風音の驚いた顔に、爽子は少し楽しそうに笑ってみせた。
「どう?あってるでしょう?」
「…はい、おそらくは」
「だからこそ、貴女に話しておくのです。何かあれば貴女から私に連絡してちょうだい」
風音は困ったように眉を下げて、爽子の横に控える志野に視線を向けるも、志野が口出しをすることはなかった。
「…かしこまりました」
風音は再度平伏して、部屋を後にした。
それからしばらくして、正式に東宮が主上の座に就くことが発表された。
主上の死期が近いことは公表されなかったが、病の為に療養されること、それにより譲位が成されることは説明された。

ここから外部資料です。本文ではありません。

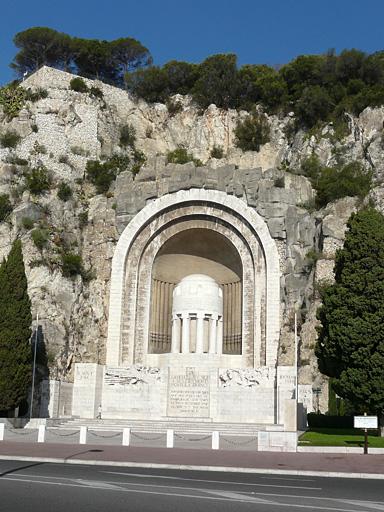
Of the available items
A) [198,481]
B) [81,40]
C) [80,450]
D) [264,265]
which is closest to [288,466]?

譲位の噂は流れていたので、それほどの混乱は起こらなかったが、さすがに後宮では主上が代われば一部を除き後宮内も一新される為、各々が身の振り方を考えねばならず、落ち着かなかった。
しかし、勿論紗葉は慌てることなく自分のやるべきことを成していた。
「紗葉様……お呼びでしょうか?」
紗葉に呼ばれてすぐに駆けつけた風音は、紗葉の体を支えた。
この時、すでに紗葉は限界を迎え、体を起こすことすらままならなかった。
「風音、そろそろ宿下がりに向けて準備をしてほしいの」
風音の顔色がザッと青くなる。
紗葉が後宮を後にする。それはつまり薬を作ることができなくなったということだ。
「……普通に出ていく訳にはいかないでしょう?何しろわたしはこんな状態だし」
もはや本来の面影などない程に衰弱しきっている紗葉に風音の目に涙が浮かぶ。
「爽子様はわたしが出ていくと言えば見送りをするとおっしゃるでしょう。でもそれでは困るから策を練らないと…」
「では紗葉様には先にご実家に戻っていただいて、わたしが爽子様にご説明いたしましょうか」
「…それも考えたのだけど、風音にはわたしが戻った時の為の準備を実家でしておいてほしいの」
確かに紗葉の姿を柊たちにも見せる訳にはいかなかった。